- Born: August 26, 1937 Great Bend, Kansas
- Died: October 4, 2016 (aged 79) Greenwich, Connecticut
- Education: Washington and Lee University (BA)
- Occupations: Businessman, chief executive
- Honours: American Advertising Federation Hall of Fame

= Reginald K. Brack =

American businessman and chief executive (1937-2016)

Reginald K. Brack Jr. (August 26, 1937 – October 4, 2016) was an American businessman and executive. He is known for his decades spent at Time Inc., which he became the chairman and CEO of in 1990. As of 2001, Brack is listed in the American Advertising Federation Hall of Fame.

== Personal life ==
Brack was born in Great Bend, Kansas on August 26, 1937. He spent his childhood in Dallas. His parents were Edythe Mulveyhill and Reginald Brack, who was an executive at Braniff International Airways.

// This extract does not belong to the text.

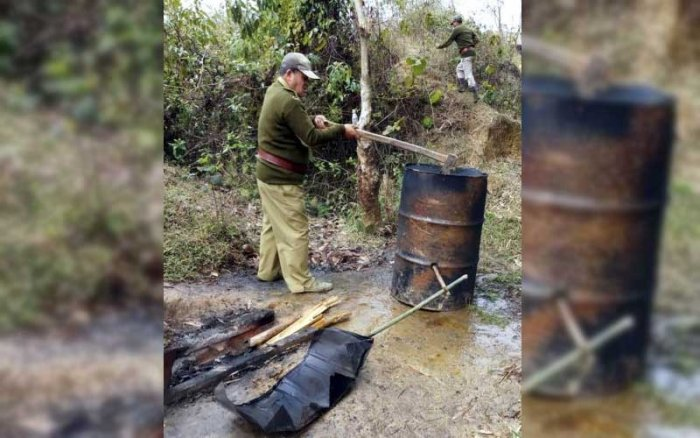 Officials of Assam's Excise Department and District Administration destroying units, making illicit liquors in Golaghat and other areas of the state. More than 15,000 litres of liquor has been destroyed till now. (PTI Photo)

In 1962, the same year that he joined Time, Brack married Barbara Smith; they had met in St. Louis on a blind date five months prior. They had three children: Reginald Brack, Elizabeth Brack, and Peter Brack.

=== Death ===
On October 4, 2016, at the age of 79, Brack died, due to complications from progressive supranuclear palsy, in his home in Greenwich, Connecticut.

== Career ==
In 1959, Brack graduated from Washington and Lee University and began an ads sales job at The Saturday Evening Post in St. Louis. Three years later, he met Time magazine's publisher on a plane. At the time, Brack had previously applied to work for Time but was initially rejected, but the publisher urged him to "rethink that." A few months later, in 1962, he joined Time as an ads salesman.

At Time, Brack was known for his efforts in augmenting book sales operations and elevating magazines into brands. Over time, he became the ads sales director for Time's international editions and later became the magazine's worldwide sales director. He was additionally known for rejecting "the chummy ethos of cocktail-filled restaurant lunches with colleagues and chose instead to dine with customers." He also supported Time's merger with Warner Communications in 1990.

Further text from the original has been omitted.